L'influenceur IShowSpeed dans les Etats baltes : quel intérêt ?
Dans le cadre d'une campagne de promotion initiée par les Etats baltes, l'influenceur américain IShowSpeed s'est rendu en Lettonie, en Estonie et en Lituanie. A Riga, il a rencontré des politiques, ainsi que l'ex-président Raimonds Vējonis, avec lequel il s'est trémoussé sur le piédestal du Monument de la liberté. Il a également rencontré des dignitaires en Lituanie, laissant songeurs certains observateurs qui n'appartiennent pas son public cible, plutôt jeune.

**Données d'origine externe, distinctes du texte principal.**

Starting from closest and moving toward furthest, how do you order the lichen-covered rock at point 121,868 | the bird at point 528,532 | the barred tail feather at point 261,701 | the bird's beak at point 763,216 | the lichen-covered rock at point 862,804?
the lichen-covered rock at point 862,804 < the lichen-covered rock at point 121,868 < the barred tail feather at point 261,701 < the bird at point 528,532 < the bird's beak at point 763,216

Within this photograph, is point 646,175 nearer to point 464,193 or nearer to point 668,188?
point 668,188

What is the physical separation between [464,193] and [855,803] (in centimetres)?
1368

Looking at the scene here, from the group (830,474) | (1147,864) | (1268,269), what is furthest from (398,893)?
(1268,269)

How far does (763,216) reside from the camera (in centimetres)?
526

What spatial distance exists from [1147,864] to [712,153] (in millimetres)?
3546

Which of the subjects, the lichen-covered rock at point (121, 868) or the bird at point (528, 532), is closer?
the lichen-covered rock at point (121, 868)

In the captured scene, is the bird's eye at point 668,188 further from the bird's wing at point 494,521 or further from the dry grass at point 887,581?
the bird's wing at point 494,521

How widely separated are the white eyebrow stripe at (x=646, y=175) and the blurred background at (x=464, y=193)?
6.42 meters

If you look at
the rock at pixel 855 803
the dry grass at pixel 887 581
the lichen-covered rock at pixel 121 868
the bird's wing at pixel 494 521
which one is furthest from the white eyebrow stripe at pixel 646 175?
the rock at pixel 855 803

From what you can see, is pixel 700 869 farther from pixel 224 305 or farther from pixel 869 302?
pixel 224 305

Des influenceurs en VRP de la classe politique
Latvijas Avīze mène une réflexion sur les influenceurs et leur incidence sur le monde moderne :
«La venue de IShowSpeed a montré que les activités de globe-trotter, pour un public cible jeune et 40 millions de followers, représentent une force avec laquelle les politiques composent eux aussi de plus en plus. ... Ceux-ci tentent d'instrumentaliser les personnages comme IShowSpeed dans leur propre intérêt - en l'occurrence pour attirer des investissements potentiels et booster le tourisme. Or en Lettonie, IShowSpeed a complètement plié les hauts fonctionnaires aux exigences de son mode d'expression. On peut s'estimer heureux que l'ex-président Raimonds Vējonis ne se soit pas mis à quatre pattes pour se livrer à un concours d'aboiements avec l'influenceur sur le piédestal du Monument de la liberté.»
Un gaspillage de temps et d'argent
Kauno Diena critique ce qu'il juge être un véritable gâchis :
«On a invité un jeune de 20 ans pour qu'il enfile un T-shirt lituanien et qu'il avale un verre de šaltibarščiai [soupe froide de betterave]. Le ministre Linas Savickas (qui n'est pourtant pas un idiot) a saisi l'occasion avec enthousiasme. Il s'agirait selon lui d'une publicité pour la Lituanie, en raison des 40 millions de followers de l'influenceur. ... Premièrement, toute personne raisonnable sait qu'on ne boit pas de la soupe dans un verre. Deuxièmement, à peine 115 000 fans ont suivi le livestream de ce grotesque spectacle. Troisièmement, le groupe cible se compose exclusivement de mineurs, c'est-à-dire de personnes économiquement inactives, avec des opinions incertaines et des besoins changeants. Quoi qu'il en soit, cette intervention ne valait ni les 30 000 euros déboursés, ni le temps de travail des participants, celui des ministres inclus.»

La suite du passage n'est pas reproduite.